◆ **TASK TO COMPLETE**
Retype the rows from the line containing "Sort (9,73) |" through the end of the rows, with no changes.

◆ **AVAILABLE RECORDS**

::::::

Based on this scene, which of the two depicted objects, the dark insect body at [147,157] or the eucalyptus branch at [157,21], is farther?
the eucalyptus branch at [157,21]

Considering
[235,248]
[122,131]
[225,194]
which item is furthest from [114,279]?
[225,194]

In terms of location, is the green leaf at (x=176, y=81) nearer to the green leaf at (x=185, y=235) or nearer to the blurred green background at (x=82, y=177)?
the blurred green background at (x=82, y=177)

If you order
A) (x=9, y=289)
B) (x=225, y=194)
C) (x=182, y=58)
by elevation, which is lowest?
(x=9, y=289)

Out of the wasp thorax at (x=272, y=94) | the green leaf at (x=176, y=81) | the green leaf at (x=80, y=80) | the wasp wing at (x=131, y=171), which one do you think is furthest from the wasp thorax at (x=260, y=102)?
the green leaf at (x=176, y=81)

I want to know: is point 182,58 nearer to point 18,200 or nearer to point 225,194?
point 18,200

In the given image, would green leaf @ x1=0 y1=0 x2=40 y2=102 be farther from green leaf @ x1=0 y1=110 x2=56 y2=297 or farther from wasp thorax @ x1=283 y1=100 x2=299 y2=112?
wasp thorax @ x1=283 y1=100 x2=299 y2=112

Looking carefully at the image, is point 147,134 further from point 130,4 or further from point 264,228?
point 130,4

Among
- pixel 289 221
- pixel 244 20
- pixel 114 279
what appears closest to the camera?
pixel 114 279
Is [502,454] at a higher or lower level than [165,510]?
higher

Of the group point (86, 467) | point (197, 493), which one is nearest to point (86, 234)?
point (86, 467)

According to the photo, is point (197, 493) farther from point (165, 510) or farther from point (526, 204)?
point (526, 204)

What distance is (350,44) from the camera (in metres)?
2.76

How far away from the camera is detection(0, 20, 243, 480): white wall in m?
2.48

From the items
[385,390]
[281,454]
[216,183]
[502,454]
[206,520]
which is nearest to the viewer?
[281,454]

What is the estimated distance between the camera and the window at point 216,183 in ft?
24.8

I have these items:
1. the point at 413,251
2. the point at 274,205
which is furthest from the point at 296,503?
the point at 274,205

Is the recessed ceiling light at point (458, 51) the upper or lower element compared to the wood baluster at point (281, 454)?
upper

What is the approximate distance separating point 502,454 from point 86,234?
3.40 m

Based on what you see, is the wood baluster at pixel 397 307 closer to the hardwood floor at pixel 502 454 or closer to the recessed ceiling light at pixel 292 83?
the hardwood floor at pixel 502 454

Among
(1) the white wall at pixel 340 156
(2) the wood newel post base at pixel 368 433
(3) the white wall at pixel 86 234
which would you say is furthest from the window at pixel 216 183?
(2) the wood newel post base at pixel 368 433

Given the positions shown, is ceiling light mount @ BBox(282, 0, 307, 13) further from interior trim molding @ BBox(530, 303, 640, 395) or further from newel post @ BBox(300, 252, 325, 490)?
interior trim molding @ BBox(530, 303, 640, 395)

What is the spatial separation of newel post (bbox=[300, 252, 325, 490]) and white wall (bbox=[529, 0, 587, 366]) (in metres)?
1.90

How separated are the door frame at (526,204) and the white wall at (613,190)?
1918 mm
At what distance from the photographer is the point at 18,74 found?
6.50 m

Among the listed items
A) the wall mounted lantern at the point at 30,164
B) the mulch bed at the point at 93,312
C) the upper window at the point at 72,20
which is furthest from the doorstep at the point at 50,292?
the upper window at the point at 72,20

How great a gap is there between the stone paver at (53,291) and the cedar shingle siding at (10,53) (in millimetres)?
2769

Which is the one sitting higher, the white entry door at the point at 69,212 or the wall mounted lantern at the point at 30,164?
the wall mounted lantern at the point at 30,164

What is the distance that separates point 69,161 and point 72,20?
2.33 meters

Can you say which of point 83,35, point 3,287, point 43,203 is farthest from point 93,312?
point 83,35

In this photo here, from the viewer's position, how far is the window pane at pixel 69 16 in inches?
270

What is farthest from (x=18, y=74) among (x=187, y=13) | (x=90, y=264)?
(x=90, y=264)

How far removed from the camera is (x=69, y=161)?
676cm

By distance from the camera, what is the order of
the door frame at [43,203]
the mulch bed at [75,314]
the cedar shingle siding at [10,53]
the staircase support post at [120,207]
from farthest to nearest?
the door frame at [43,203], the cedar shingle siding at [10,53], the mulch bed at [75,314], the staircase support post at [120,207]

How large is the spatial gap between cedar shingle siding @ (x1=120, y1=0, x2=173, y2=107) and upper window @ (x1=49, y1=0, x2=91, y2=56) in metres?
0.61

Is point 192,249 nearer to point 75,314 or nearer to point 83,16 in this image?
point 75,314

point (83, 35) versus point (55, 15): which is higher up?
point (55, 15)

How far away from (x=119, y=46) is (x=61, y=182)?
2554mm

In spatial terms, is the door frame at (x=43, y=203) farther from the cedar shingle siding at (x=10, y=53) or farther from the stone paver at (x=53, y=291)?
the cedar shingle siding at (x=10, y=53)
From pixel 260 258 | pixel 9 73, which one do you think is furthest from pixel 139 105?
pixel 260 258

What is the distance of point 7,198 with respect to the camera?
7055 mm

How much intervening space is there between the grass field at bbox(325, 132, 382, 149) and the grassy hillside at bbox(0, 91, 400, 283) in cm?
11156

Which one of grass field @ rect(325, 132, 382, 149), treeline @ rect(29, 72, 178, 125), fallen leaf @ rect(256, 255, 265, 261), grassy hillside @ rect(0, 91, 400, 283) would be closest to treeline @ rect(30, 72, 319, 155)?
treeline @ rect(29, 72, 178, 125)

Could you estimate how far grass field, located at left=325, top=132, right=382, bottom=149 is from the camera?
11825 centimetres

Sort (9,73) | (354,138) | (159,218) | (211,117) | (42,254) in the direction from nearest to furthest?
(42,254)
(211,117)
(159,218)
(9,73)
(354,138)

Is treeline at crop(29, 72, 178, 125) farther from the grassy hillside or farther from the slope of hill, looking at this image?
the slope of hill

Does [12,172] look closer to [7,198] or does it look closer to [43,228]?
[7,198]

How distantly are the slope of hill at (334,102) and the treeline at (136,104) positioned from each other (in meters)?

::::::

◆ **COMPLETE OUTPUT**
Sort (9,73) | (354,138) | (159,218) | (211,117) | (42,254) in the direction from nearest to furthest?
(42,254)
(211,117)
(159,218)
(9,73)
(354,138)

Is treeline at crop(29, 72, 178, 125) farther from the grassy hillside or farther from the slope of hill, looking at this image?
the slope of hill

Does [12,172] look closer to [7,198] or does it look closer to [43,228]?
[7,198]

How distantly are the slope of hill at (334,102) and the treeline at (136,104) positioned from each other (in meters)?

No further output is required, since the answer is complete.